I have two fields, and would like to match terms in the field IF in the same position i.e. span near query with zero slop. However, the spannear query is matching WHEN IT SHOULDN'T - i.e. based on my own design AND certified by looking at the term_vectors!

Here is an example of the incorrect matches I've found shouldn't match but does - I've abstracted to "field1/2" and "value1/2":
{
"query": {
"span_near" : {
"clauses" : [
{ "span_term" : { "text.field1" : "value1" } },
{ "field_masking_span": {
"query": { "span_term" : { "text.field2" : "value2" } }
,
"field": "text.field1"
}
}
],
"slop" : 0,
"in_order" : false
}
}
}

However, this isn't working as expected and seems buggy - deep diving into one of the erroneous hits and using term_vectors for the hit shows that the values are NOT in the same position!

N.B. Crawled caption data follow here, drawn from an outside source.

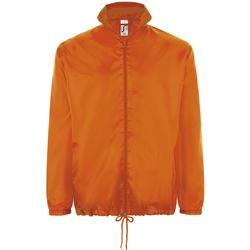 Textil Větrovky Sols SHIFT HIDRO SPORT Naranja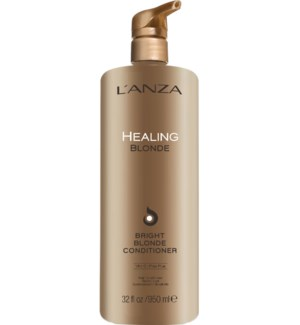 LNZ Ltr Ultra Bright Blonde Conditioner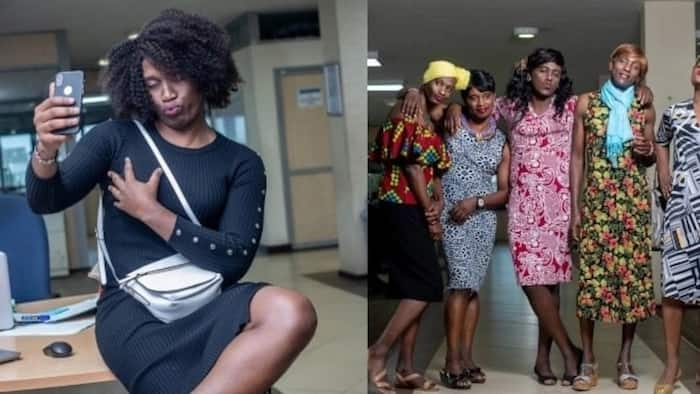 Nairobi firm's male employees tickle ribs online as they arrive to work in ladies' attires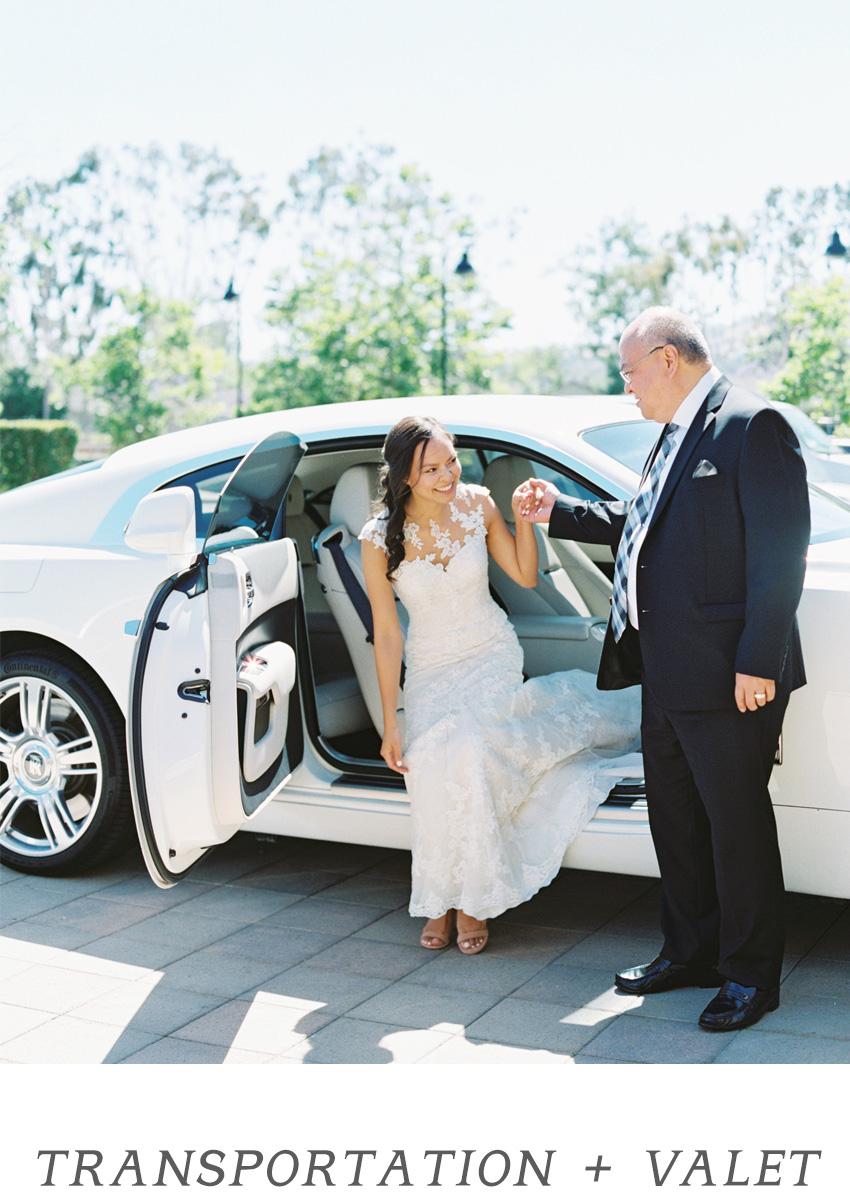 serra_plaza_preferred_CARS.jpg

They are next to each other - value1 is at position 165 in field1 and value2 is at 164 in field2

The term vectors returned by elasticsearch for the values using:
curl -X GET "localhost:9200/test/_doc/1/_termvectors" -H 'Content-Type: application/json' -d'
{
"fields" : ["text.field1", "text.field2"],
"offsets" : true,
"positions" : true,
"term_statistics" : true,
"field_statistics" : true
}
'

are:
"value1": {
"doc_freq": 61,
"ttf": 87,
"term_freq": 2,
"tokens": [
{
"position": 165,
"start_offset": 954,
"end_offset": 962
},
{
"position": 431,
"start_offset": 2535,
"end_offset": 2543
}
]
},

"value2": {
"doc_freq": 3029,
"ttf": 72118,
"term_freq": 14,
"tokens": [
{
"position": 33,
"start_offset": 184,
"end_offset": 187
},
{
"position": 68,
"start_offset": 382,
"end_offset": 385
},
{
"position": 69,
"start_offset": 386,
"end_offset": 389
},
{
"position": 163,
"start_offset": 946,
"end_offset": 949
},
{
"position": 164,
"start_offset": 950,
"end_offset": 953
},
{
"position": 227,
"start_offset": 1354,
"end_offset": 1357
},
{
"position": 228,
"start_offset": 1358,
"end_offset": 1361
},
{
"position": 261,
"start_offset": 1522,
"end_offset": 1525
},
{
"position": 262,
"start_offset": 1526,
"end_offset": 1529
},
{
"position": 334,
"start_offset": 1958,
"end_offset": 1961
},
{
"position": 335,
"start_offset": 1962,
"end_offset": 1965
},
{
"position": 382,
"start_offset": 2257,
"end_offset": 2260
},
{
"position": 383,
"start_offset": 2261,
"end_offset": 2264
},
{
"position": 445,
"start_offset": 2629,
"end_offset": 2632
}
]
},


#2

Sorry - I should say I'm using version 6.3 Elasticsearch as this is the highest version supported in our production env (AWS Elasticsearch service)


(system) closed #3

This topic was automatically closed 28 days after the last reply. New replies are no longer allowed.